Once we went to the other extreme and rotted in Widener during the holidays preparing for a make-up exam. Never do it. It dries the skin. One's eyes become dull and glazed, like prisoners' in Sing Sing. And one can't keep one's self respect, cating in Hayes Bickford or Lowell House.
For vacation is the time to watch the spring come in, not to fly to tropical summer or to stretch out winter to the crack of doom. It's the time for a dash on the young colt through country lanes in Connecticut, for tramping over wet hills, bag over shoulder, pushing a golf ball from bog to bog, trap to trap, and every so often sinking a birdie. Time to rise with the dawn, and hark to the lark in the trees by the edge of the lake in the morning mist, and watch the forsythia push forth in glory. And for the evening there's time to push to the metropolis for the theater or a spot of late dancing, just a touch of urban revelry to season the gentle time.

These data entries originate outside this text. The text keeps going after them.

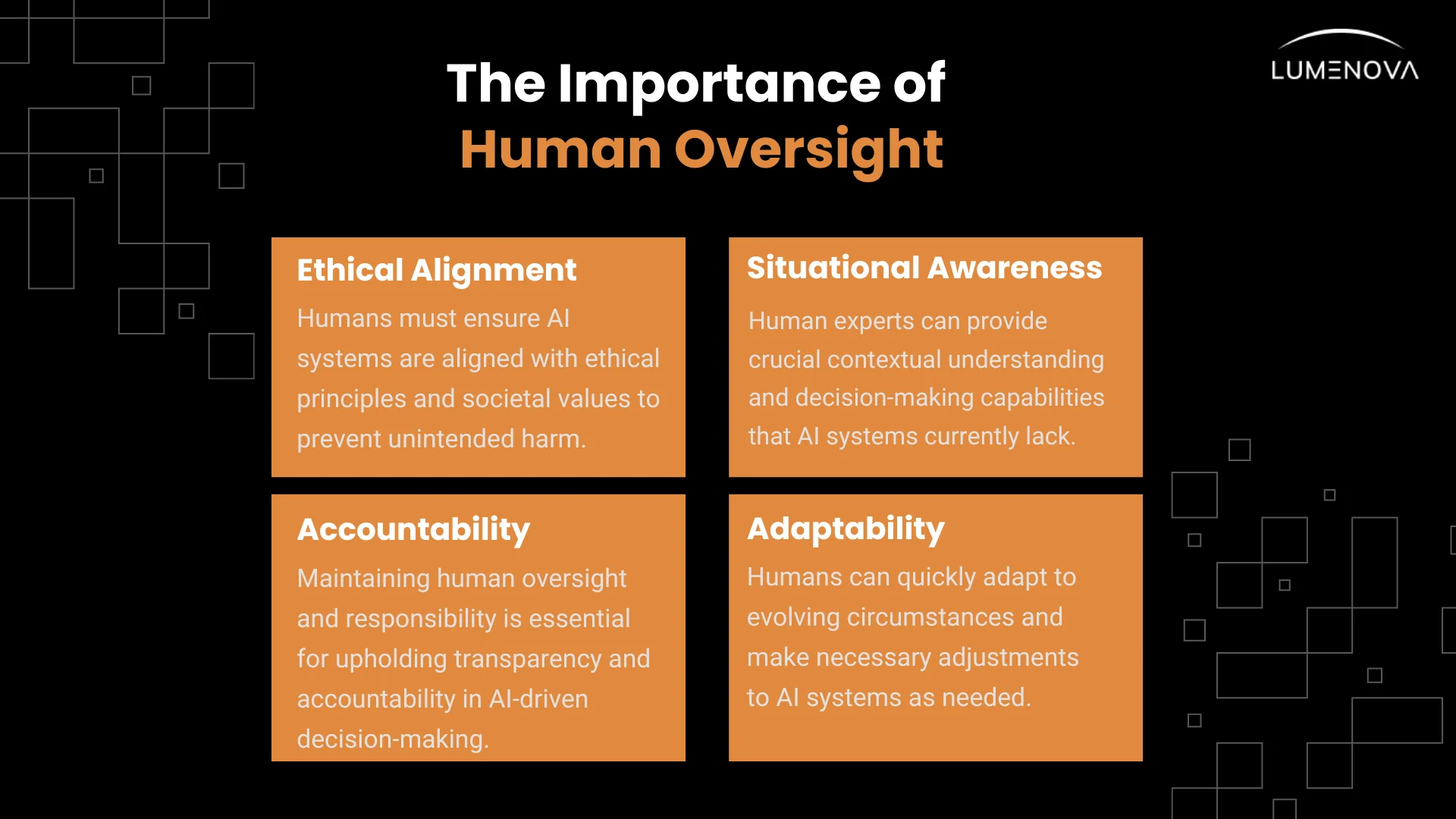 The Importance of
Human Oversight

LUMENOVA

Ethical Alignment
Humans must ensure AI systems are aligned with ethical principles and societal values to prevent unintended harm.

Situational Awareness
Human experts can provide crucial contextual understanding and decision-making capabilities that AI systems currently lack.

Accountability
Maintaining human oversight and responsibility is essential for upholding transparency and accountability in AI-driven decision-making.

Adaptability
Humans can quickly adapt to evolving circumstances and make necessary adjustments to AI systems as needed.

For us the keynote of pleasure came at a Manhattan night spot after a keen day of sport in the Litchfield Hills,--a keynote of country and city life combined. A chappie was entertaining the assembled throng telling about a golf game with one of his friends. It was a game where there'd been a certain amount of boozing before, and the caddie could dish one up from time to time. At the third hole, a short one of about a hundred yards, things were looping along.
The man seized his driver, swung like a giant crane, and topped the ball just short of the green. There he grabbed a mashie, took another terrific swipe at the pellet, topped it again and it rolled into the cup.
That stumped him. "I'm in a helluva mess", he blurted out. "I guess I'll need my niblick to got out of this."